* _TE LEZEN FRAGMENT_:
Ontologie: de categorieën van zijn

Wat is het zijnde?

  • Volgens atomisten: het echte zijnde (de uiteindelijke realiteit) bevindt zich op microniveau: de atomen, onveranderlijk en eeuwig (materialisme).
  • Voor Plato was de echte werkelijkheid de transcendente (niet-materiële) Ideeënwereld.
  • Problemen van Aristoteles met Plato’s dualisme: wat betekent het als de zintuigelijke wereld door toedoen van de demiurg ‘deel heeft aan’ een hogere werkelijkheid. Wat is de bruikbaarheid van de onelegante verdubbelde Ideeënwereld, hoe verklaart het iets, hoe kan het oorzaak zijn?
  • Volgens Aristoteles ligt de uiteindelijke realiteit juist in de dingen als de bomen, vogels, mensen, dat zijn de zijnden of substanties.
  • De categorieënleer (vormen van zijn) is de kern van zijn ontologie.
  • Een categorie is een soort predikaat: Het subject Socrates heeft predikaten: is wijs, bevindt zich in Athene, is een meter zeventig, etc.
  • Categorieën zijn niet alleen prediceringen, maar ook vormen van zijn
  • Zijn is niet eenduidig, groen zijn is niet hetzelfde als boom zijn.

* _GEGEVEN MATERIAAL_:
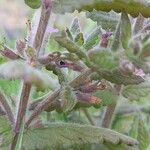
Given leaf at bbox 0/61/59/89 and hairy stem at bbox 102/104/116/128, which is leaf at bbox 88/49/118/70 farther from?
hairy stem at bbox 102/104/116/128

* _OPDRACHT 1_: Waar ligt volgens Aristoteles de uiteindelijke realiteit, volgens het fragment over ontologie?
* _OPDRACHT 2_: Schrijf uit het fragment over ontologie alles over vanaf "Ontologie: de categorieën" tot en met "het oorzaak zijn?".

* _UITGEWERKT ANTWOORD 1_: In de dingen zelf, zoals bomen, vogels en mensen: de zijnden of substanties.

* _UITGEWERKT ANTWOORD 2_:
Ontologie: de categorieën van zijn

Wat is het zijnde?

  • Volgens atomisten: het echte zijnde (de uiteindelijke realiteit) bevindt zich op microniveau: de atomen, onveranderlijk en eeuwig (materialisme).
  • Voor Plato was de echte werkelijkheid de transcendente (niet-materiële) Ideeënwereld.
  • Problemen van Aristoteles met Plato’s dualisme: wat betekent het als de zintuigelijke wereld door toedoen van de demiurg ‘deel heeft aan’ een hogere werkelijkheid. Wat is de bruikbaarheid van de onelegante verdubbelde Ideeënwereld, hoe verklaart het iets, hoe kan het oorzaak zijn?